Try it | Return the listing exactly, please; no pictures.

Supplied material START

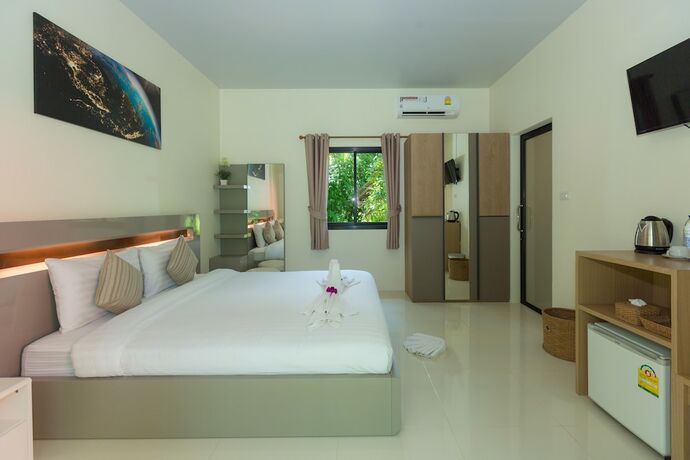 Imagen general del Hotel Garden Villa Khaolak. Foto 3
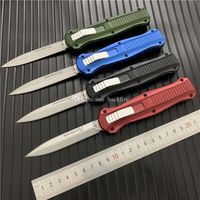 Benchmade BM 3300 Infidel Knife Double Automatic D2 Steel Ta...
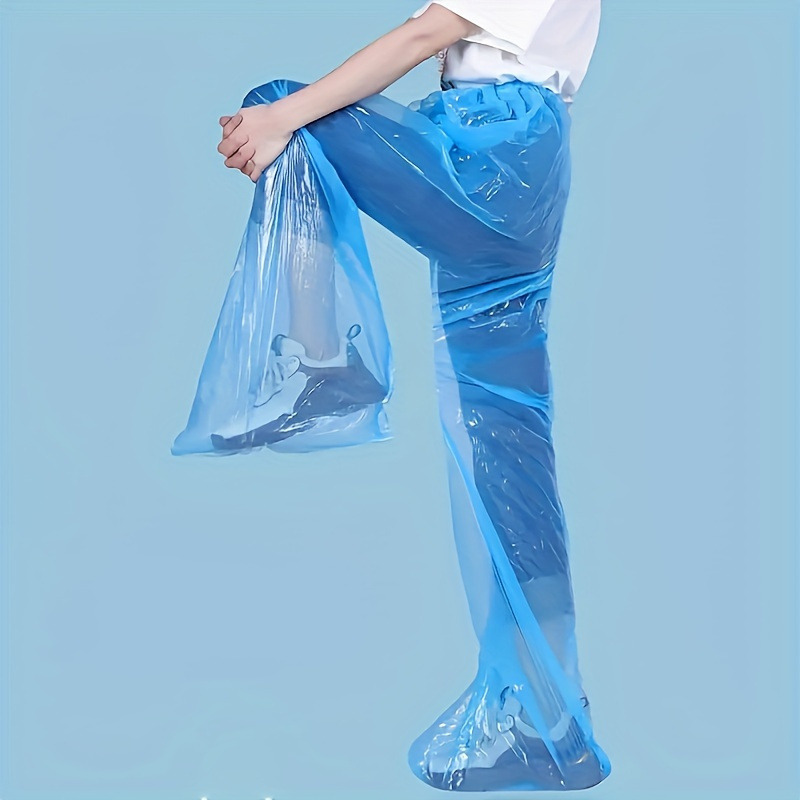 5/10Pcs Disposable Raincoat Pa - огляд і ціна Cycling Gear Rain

Supplied material END

Response below |
 Imagen general del Hotel Garden Villa Khaolak. Foto 3
 Benchmade BM 3300 Infidel Knife Double Automatic D2 Steel Ta...
 5/10Pcs Disposable Raincoat Pa - огляд і ціна Cycling Gear Rain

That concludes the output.